Bienvenue sur l'écho du champ de bataille

« L’écho du champ de bataille » a pour ambition de vous proposer à la lecture et à la réflexion des contributions sur des sujets relatifs à la stratégie, à l’art opératif, à la tactique et plus largement sur l’engagement et l’emploi des armées. Ces brèves, illustrations ou encore problématiques vous seront livrées sous le prisme de l’histoire militaire mais aussi sous celui des théâtres d’opérations d’hier, d’aujourd’hui, voire de demain. Des enseignements de grands chefs militaires de toutes les époques aux analyses polémologiques prospectives en passant par la doctrine ou aux équipements des forces françaises et étrangères. Gageons que vous aurez plaisir à lire ces articles ou à contribuer au débat. Bonne lecture…

samedi 10 novembre 2012

La tactique : histoire et fondements (6).


 
 
Néanmoins, la défaite de 1870 impose aux penseurs tactiques de faire le choix entre l’héritage du passé ou la rupture avec les dogmes passés. En France, Clausewitz a largement influencé les jeunes officiers français qui vont entretenir le mythe de l’offensive à outrance censée faire reculer l’adversaire par des modes d’action alliant masse, assauts frontaux, choc et artillerie de campagne exclusivement dédiée à l’appui des troupes au contact. Ce que l’on appelle les "jeunes Turcs" -très bien décrits dans l’ouvrage du colonel Goya ("La chair et l’acier")- conduits par le colonel Grandmaison sont ainsi les apôtres de ces théories : "Dans l’offensive, l’imprudence est la meilleure des sûretés… Il faut se préparer à la méthode qui puisse forcer la victoire en cultivant, avec passion, avec exagération et jusque dans les détails les plus intimes de l’instruction, tout ce qui porte, si peu que ce soit, la marque de l’esprit offensif. Allons jusqu’à l’excès et ce ne sera peut-être pas assez".

 

D’autres, comme le général Lewal ou le futur maréchal Foch, en créant l’école supérieure de guerre et en y enseignant, tentent de développer la réflexion doctrinale et l’émergence de principes fondateurs pour la conduite de la bataille. Foch, influencé par son professeur, le colonel Millet cherche à adapter la tactique à l’évolution technique de l’armement et au pouvoir destructeur du feu et ce, grâce à la vitesse de la manœuvre, à l’exploitation de chaque opportunité ainsi qu’à la conquête de points clés. Dans ses ouvrages comme "La conduite de la guerre" il théorise dans le détail sa vision, même s’il aura lui-même bien des difficultés à la mettre en œuvre face aux réalités de la première guerre mondiale. Il décrit ainsi trois principes qui forgent le cœur de sa pensée. Tout d’abord, la liberté d’action ou capacité à agir. Il s’agit de conserver le libre choix pour choisir les moyens de remplir la mission en tenant compte des contraintes amies, du terrain ou de l’adversaire. Puis l’économie des moyens qui représente à la fois une bonne répartition des forces mais aussi la préservation du potentiel dans la durée. C’est bien la recherche d’une disponibilité des moyens au bon moment et au bon endroit pour faire face aux évolutions de la situation. Ce principe fait appel à deux facteurs particuliers : l’expression claire du choix de l’objectif majeur et l’affectation raisonnée des forces à des ensembles tactiques (groupements ad hoc, différences entre action principale et opérations secondaires…). Enfin, Foch met en exergue la sûreté qui tient uniquement à la constitution de réserves face aux frictions du champ de bataille.

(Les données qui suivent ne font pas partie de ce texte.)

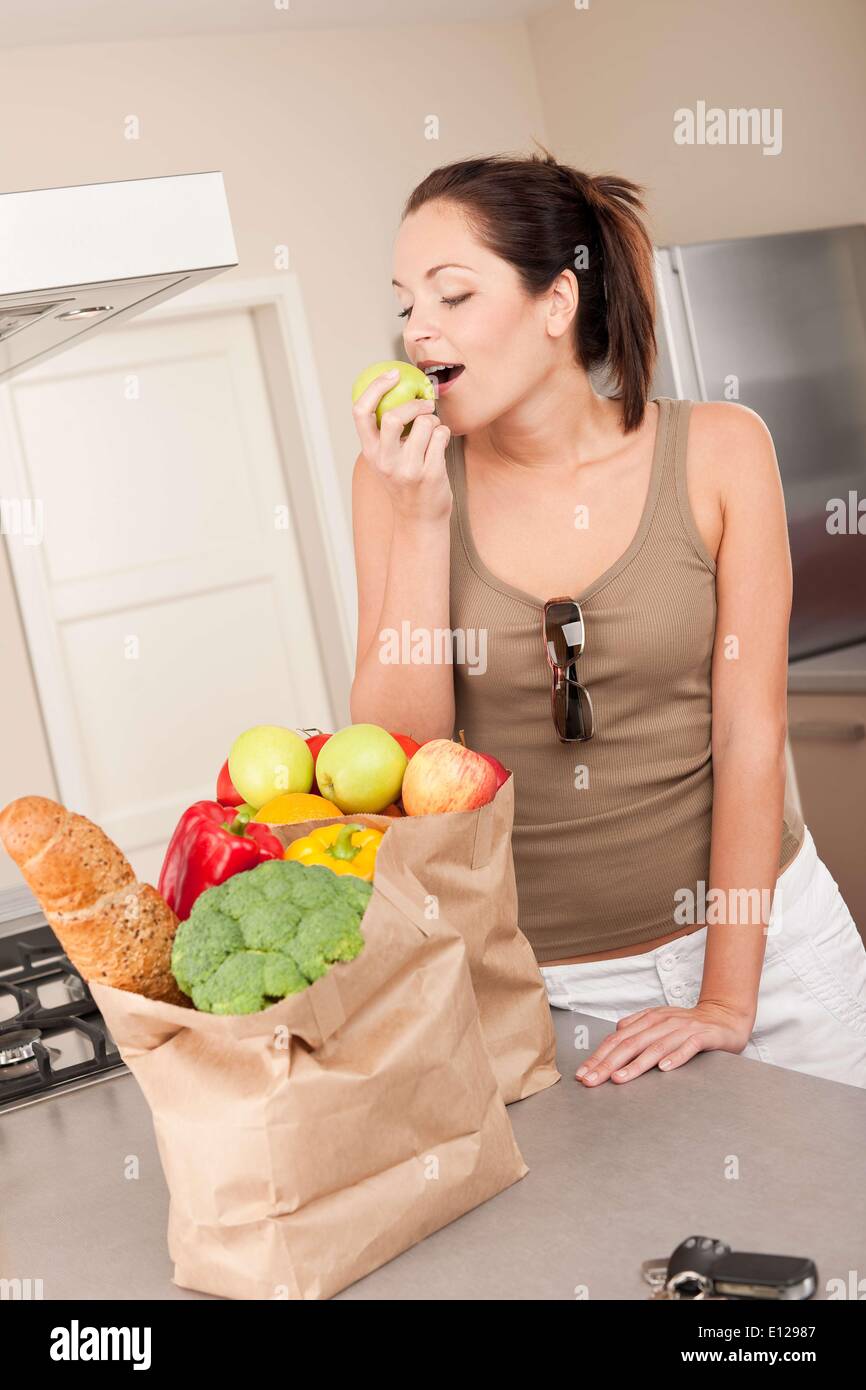 21 octobre 2009 - 21 octobre 2009 - jeune femme souriante avec des provisions dans la cuisine biting apple Banque D'Images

Dans un autre registre, des auteurs anglo-saxons mais aussi les généraux issus de la conquête coloniale comme Charles Calwell, le général du Barail ou encore le maréchal Lyautey réfléchissent déjà sur ce que l’on nomme les "petites guerres", sur des théâtres (que l’on qualifierait aujourd’hui d’asymétriques) où il faut lutter contre les tribus d’Afrique du nord, les soldats du Mahdi au Soudan ou les cavaliers tatares.

Malheureusement, l’enfer de la première guerre mondiale semble sonner, pour un temps le glas de la réflexion doctrinale et la pensée tactique (du moins jusqu’en 1918) mais nourrit l’expérience d’une nouvelle génération de penseurs.

 
2.4 L’héritage des deux guerres mondiales.


Suite aux expériences du premier conflit mondial, les britanniques Liddell Hart et Fuller développent la théorie de l’approche indirecte basée sur la souplesse tactique, la recherche de l’opportunité, les manœuvres enveloppantes ou encore l’action sur les arrières comme sur les lignes d’approvisionnement de l’adversaire. Liddell Hart publiera ainsi 27 livres entre 1918 et 1950 et inspirera les états-majors allemands de l’entre-deux guerres. Rommel écrira d’ailleurs à son propos : "Les Anglais auraient évité la plus grande partie de leurs défaites s’ils avaient mieux étudié les théories modernes exprimées par ce penseur".

En effet, l’auteur s’appuie sur l’histoire militaire pour convaincre ses lecteurs que :

- la dislocation physique et psychologique de l’ennemi précède sa défaite ;

- c’est la mobilité et non la masse qui est efficace en tactique ;

- Clausewitz a défiguré la doctrine de Napoléon.

Un de ses exemples phare pour illustrer son propos sera la puissance de la cavalerie mongole de Genghis Khan dont l’organisation pourrait être transposée à l’emploi des blindés.